# DATA EXTRACTS
━━━━━━━━━━━━━━━━

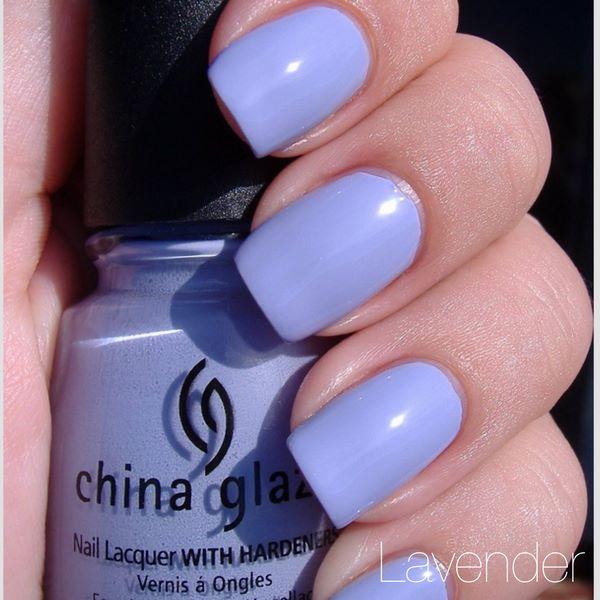 uñas de un solo color azules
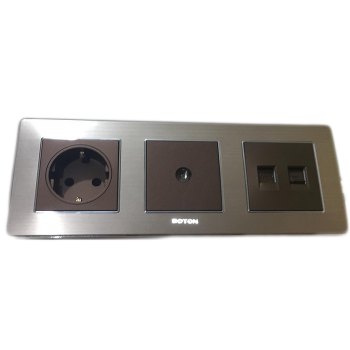 Boton Stop Kontak - TV Socket - Telephone + Computer Socket K2 dark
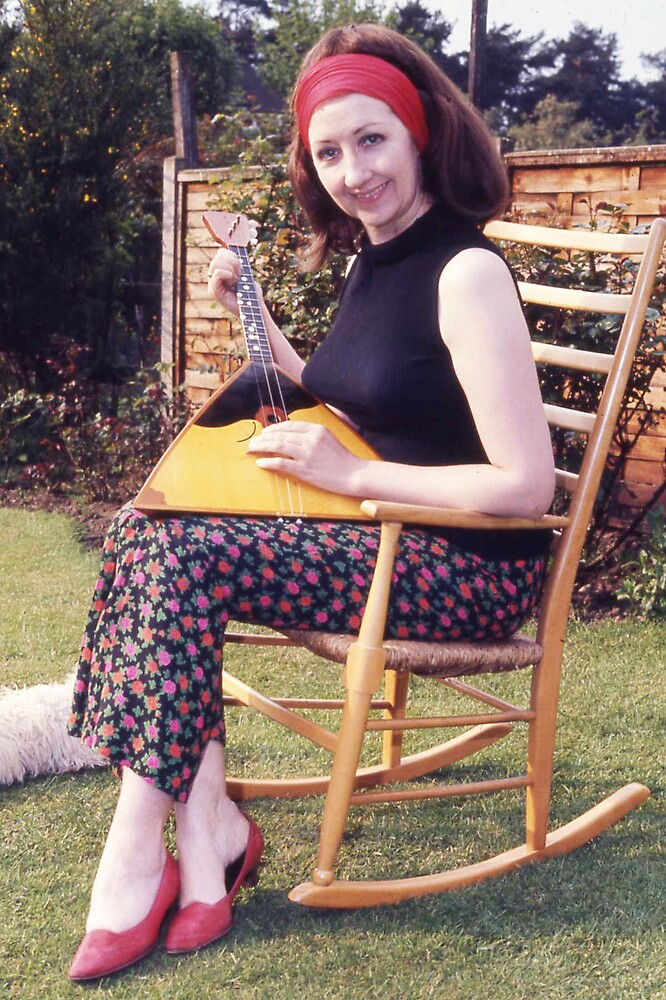 My old rocking chair by MayWebb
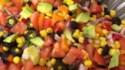 More pictures of Tomato, Corn and Avocado Salsa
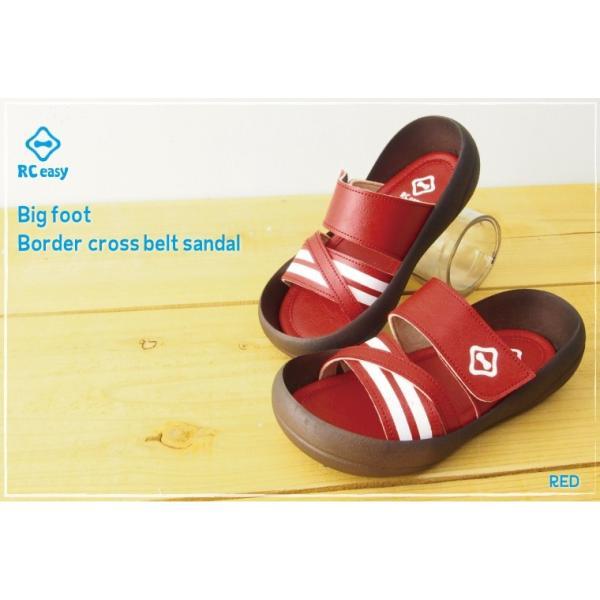 リゲッタカヌー サンダル キッズ 履きやすい クロス ベルト ボーダー sandal プレミアム セール SALE|gjweb|06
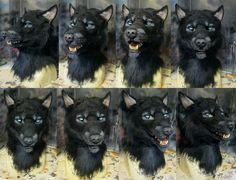 Crystal Grant (Crystumes) - Black werewolf mask by crystumes
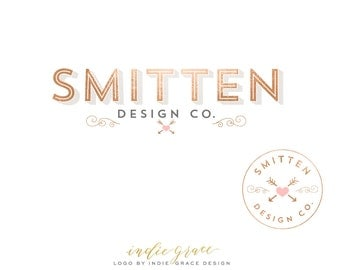 Rose Gold Foil Modern Typography Logo design and Logo Stamp - Heart Logo - Custom PreDesigned - for photography logo or boutique logo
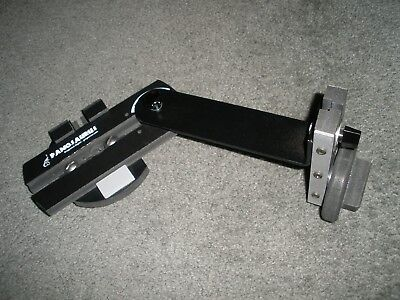 PANOSAURUS Panoramic Tripod Head Excellent Preowned Working Condition!!!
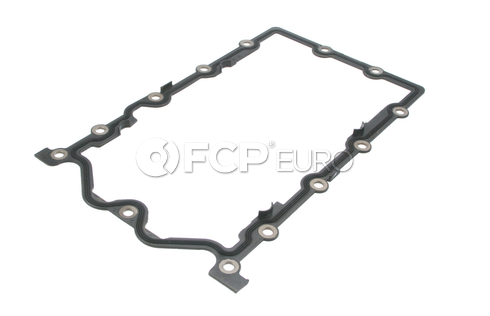 Mini Cooper Oil Pan Gasket - Elring 11131487221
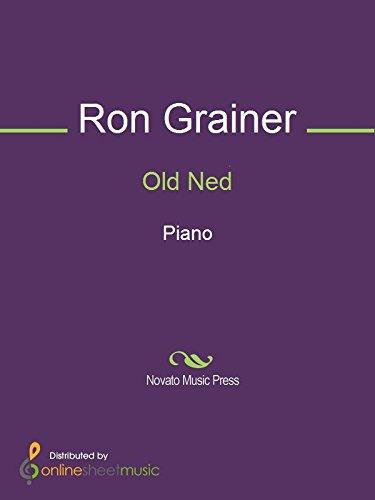 Old Ned (English Edition) eBook: Ron Grainer: Amazon.es ...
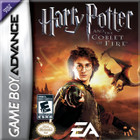 Harry Potter and the Goblet of Fire - GBA (Cartridge Only)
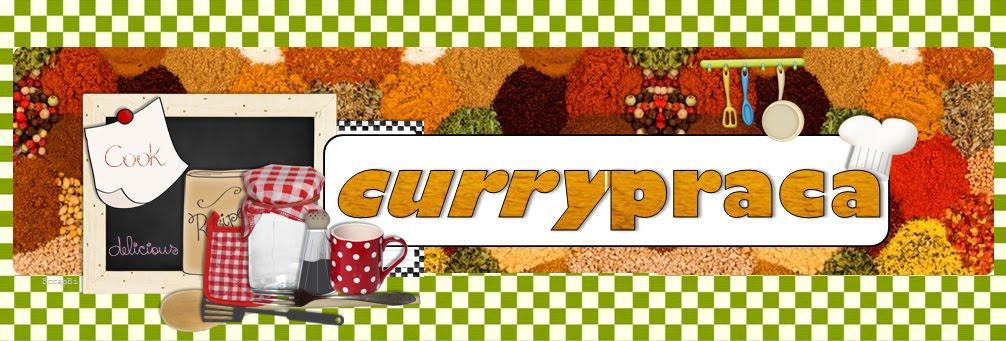 Currypracá
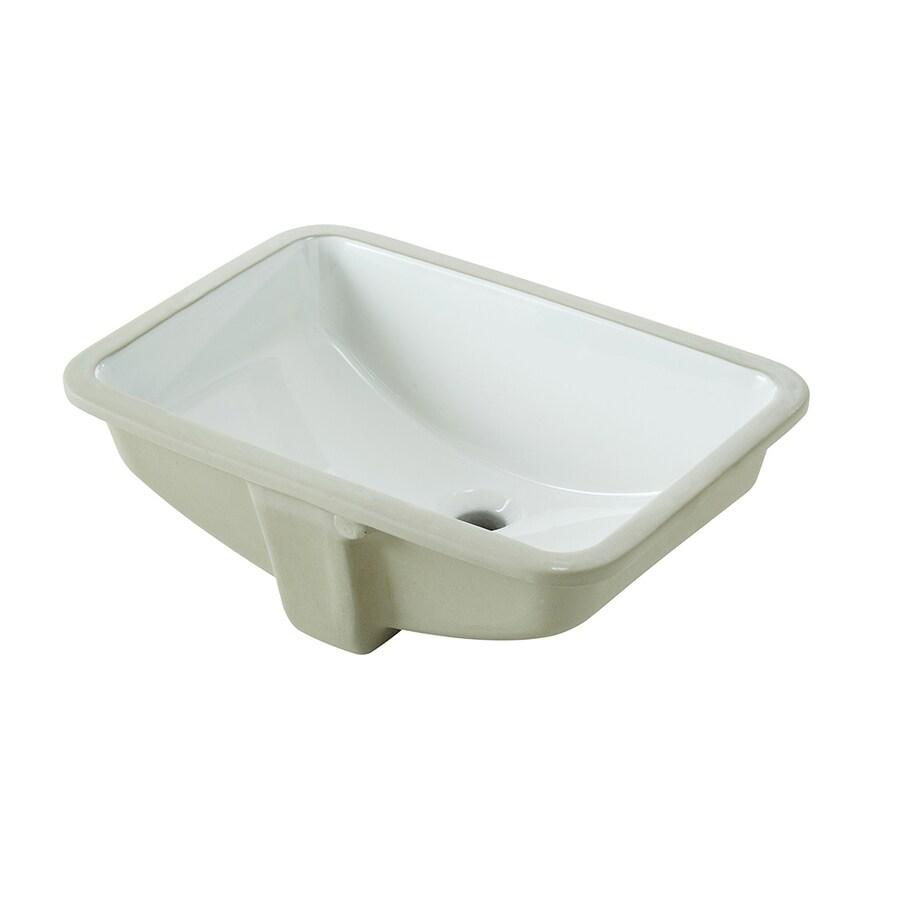 Shop Aquasource White Undermount Rectangular Bathroom Sink With Overflow At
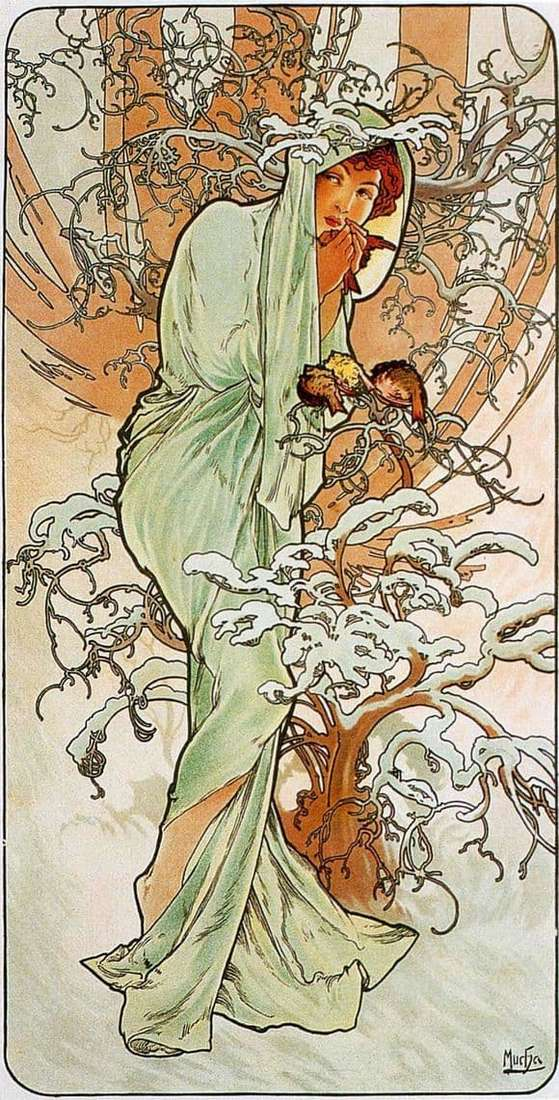 Description of the painting by Alphonse Mucha Winter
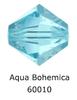 Aqua Bohemica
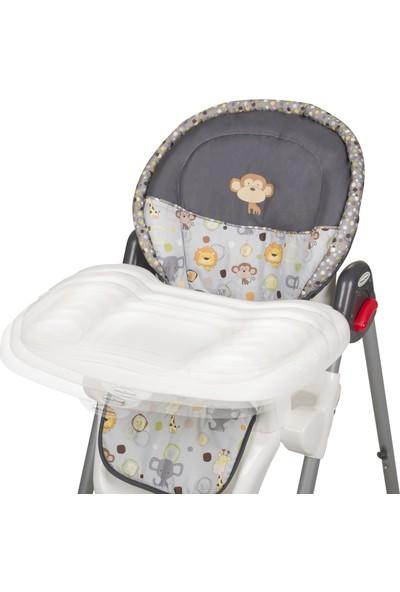 Baby Trend Yüksek Oturaklı Mama Sandalyesi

━━━━━━━━━━━━━━━━

# AIM OF THE EXERCISE
Although the records contain pictures, only their text should be repeated, exactly as it appears.

# TASK SOLUTION
 uñas de un solo color azules
 Boton Stop Kontak - TV Socket - Telephone + Computer Socket K2 dark
 My old rocking chair by MayWebb
 More pictures of Tomato, Corn and Avocado Salsa
 リゲッタカヌー サンダル キッズ 履きやすい クロス ベルト ボーダー sandal プレミアム セール SALE|gjweb|06
 Crystal Grant (Crystumes) - Black werewolf mask by crystumes
 Rose Gold Foil Modern Typography Logo design and Logo Stamp - Heart Logo - Custom PreDesigned - for photography logo or boutique logo
 PANOSAURUS Panoramic Tripod Head Excellent Preowned Working Condition!!!
 Mini Cooper Oil Pan Gasket - Elring 11131487221
 Old Ned (English Edition) eBook: Ron Grainer: Amazon.es ...
 Harry Potter and the Goblet of Fire - GBA (Cartridge Only)
 Currypracá
 Shop Aquasource White Undermount Rectangular Bathroom Sink With Overflow At
 Description of the painting by Alphonse Mucha Winter
 Aqua Bohemica
 Baby Trend Yüksek Oturaklı Mama Sandalyesi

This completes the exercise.